■ Assigned task: Without the images, reproduce every entry exactly.
---- Given information
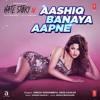 Download Aashiq Banaya Aapne Mp3
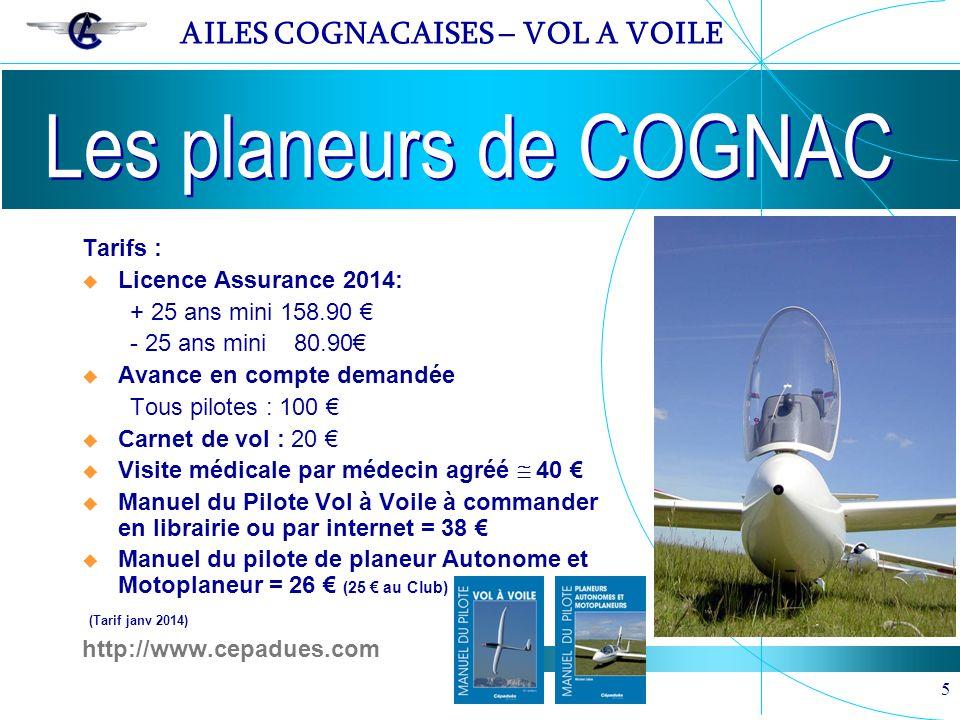 Les planeurs de COGNAC Tarifs : Licence Assurance 2014:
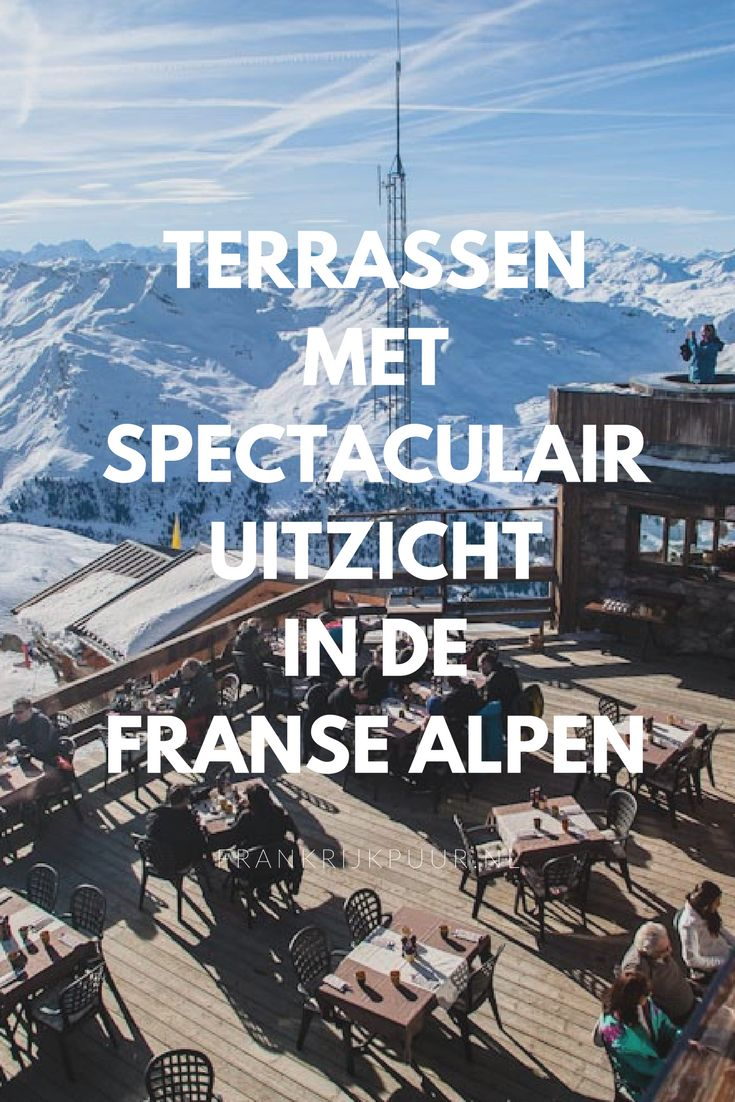 5 mooie terrasjes met een spectaculair uitzicht in de Franse Alpen (foto: Les Pierres Plates, Méribel)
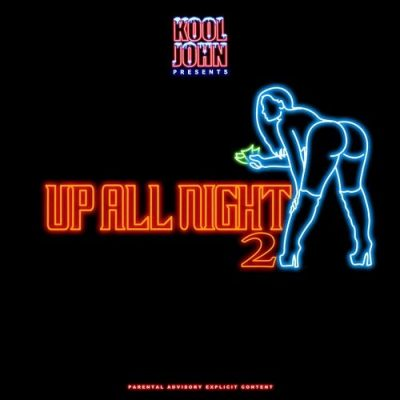Kool John – Up All Night 2 (WEB) (2019) (320 kbps)
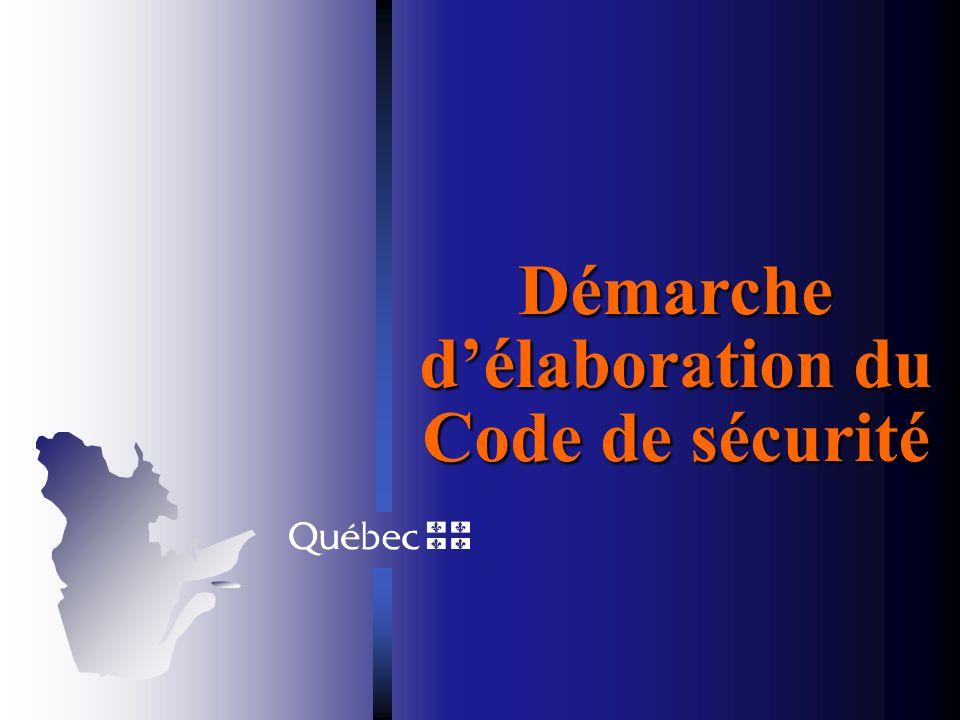 Présenter la démarche délaboration et létat des travaux Présenter la structure et les principaux éléments du contenu du Code de sécurité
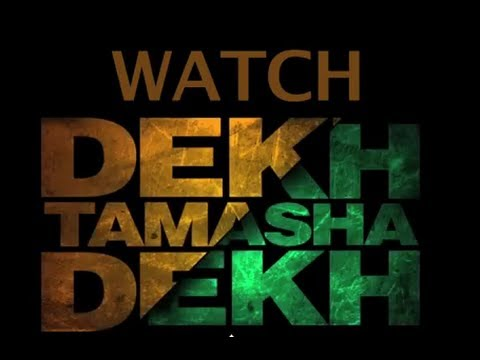 Dekh Tamsha Dekh Worldwide Online Premiere Today Only On ErosNow.com!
--------
■ Exercise output:
 Download Aashiq Banaya Aapne Mp3
 Les planeurs de COGNAC Tarifs : Licence Assurance 2014:
 5 mooie terrasjes met een spectaculair uitzicht in de Franse Alpen (foto: Les Pierres Plates, Méribel)
Kool John – Up All Night 2 (WEB) (2019) (320 kbps)
 Présenter la démarche délaboration et létat des travaux Présenter la structure et les principaux éléments du contenu du Code de sécurité
 Dekh Tamsha Dekh Worldwide Online Premiere Today Only On ErosNow.com!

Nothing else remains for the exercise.